One solution is to use StructEquality.@struct_hash_equal_isequal:
using StructEquality
@struct_hash_equal_isequal struct Atom{D, L<:Unitful.Length, V<:Unitful.Velocity, M<:Unitful.Mass}
position::SVector{D, L}
velocity::SVector{D, V}
atomic_symbol::Symbol
atomic_number::Int
atomic_mass::M
data::Dict{Symbol, Any} # Store arbitrary data about the atom.
end
@struct_hash_equal_isequal struct FlexibleSystem{D,S,L<:Unitful.Length} <: AbstractSystem{D}
particles::AbstractVector{S}
bounding_box::SVector{D,SVector{D,L}}
boundary_conditions::SVector{D,BoundaryCondition}
data::Dict{Symbol,Any} # Store arbitrary data about the atom.
end
Then the above tests will all be trues.
In fact, I use @struct_hash_equal_isequal in all my packages:
@struct_hash_equal_isequal struct SpglibCell{L,P,T,M} <: AbstractCell
lattice::Lattice{L}
positions::Vector{MVector{3,P}}
atoms::Vector{T}
magmoms::Vector{M}
end
Similar packages are:
I think this is a very reasonable suggestion. If other folks agree (e.g. @mfherbst, @cortner, @jgreener64), maybe you could make a PR to this effect?

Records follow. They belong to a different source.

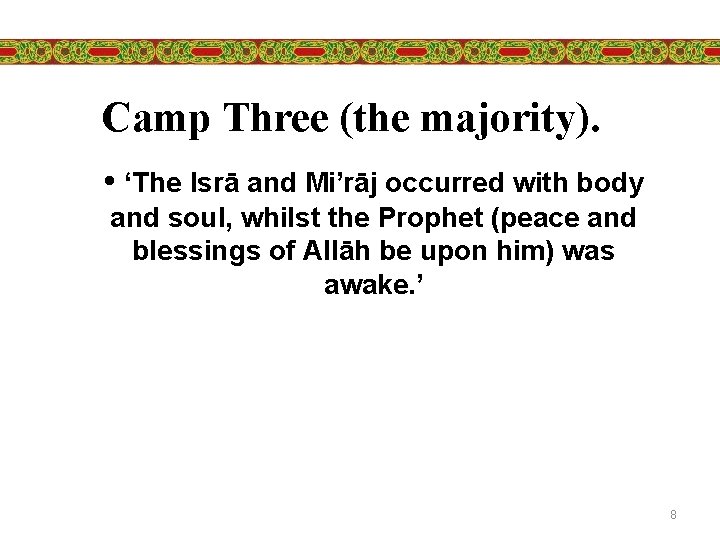 Camp Three (the majority).

• ‘The Isrā and Mi’rāj occurred with body and soul, whilst the Prophet (peace and blessings of Allāh be upon him) was awake.’

8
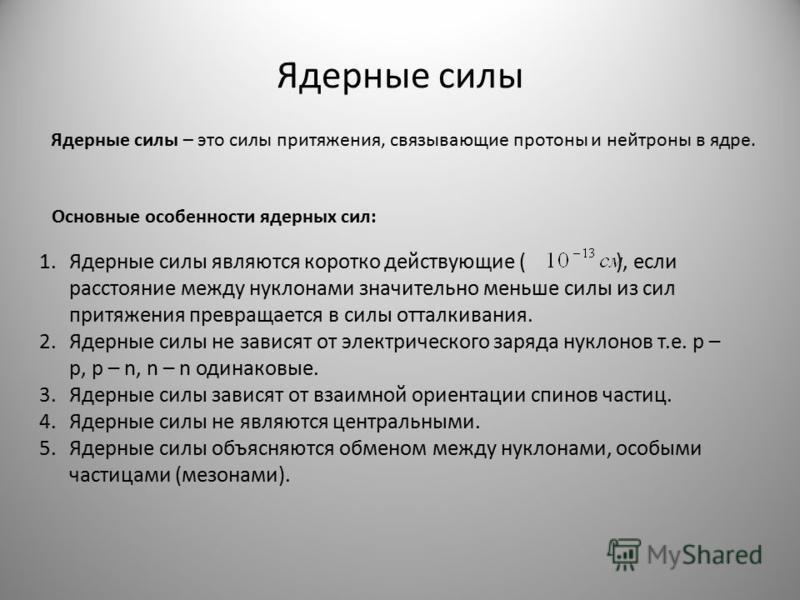 Ядерные силы

Ядерные силы – это силы притяжения, связывающие протоны и нейтроны в ядре.

Основные особенности ядерных сил:

1. Ядерные силы являются коротко действующие ( $10^{-13}$ см), если расстояние между нуклонами значительно меньше силы из сил притяжения превращается в силы отталкивания.
2. Ядерные силы не зависят от электрического заряда нуклонов т.е. p – p, p – n, n – n одинаковые.
3. Ядерные силы зависят от взаимной ориентации спинов частиц.
4. Ядерные силы не являются центральными.
5. Ядерные силы объясняются обменом между нуклонами, особыми частицами (мезонами).

MyShared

I don't have a strong view. StructEquality looks useful but I have never used it myself so can't really comment how practical it is. I'm happy for this to go ahead .
Hi @rkurchin, sure. I could make a PR to test this change.
Sounds like a good quick solution to get a solid behaviour.
One edge case I can think of where one should think a second of the desired behaviour is the case where two atoms/systems only differ by the extra attributes, which are stored, e.g. one atom might store some extra information (e.g. a tag or a property relevant only to an implementing library), which from the AtomsBase point of view is not relevant. Should that then compare equal ? The safe choice is probably no, but I can see cases where one might argue yes as well. Anyone has strong feelings about this?
Sounds okay to me.
I would err on the side of safety, I would be surprised if two things were equal when something was different. The user shouldn't have to worry too much about which bits AtomsBase cares about.
@mfherbst Good point. We will store training data in structures. Not sure how else to do this. Can there be a data dict which is excluded in the == ?
Btw for testing equality in tests there is also the AtomsBaseTesting package with some utilities.
Could also ≈ be added in a reasonable way?
StructEquality.jl provides @struct_isapprox, so I think yes?
I'd love to have this PR, I'm current hand-writing equality and ≈ tests.
Sorry I was pretty busy before, but recently I think I will have time to do this.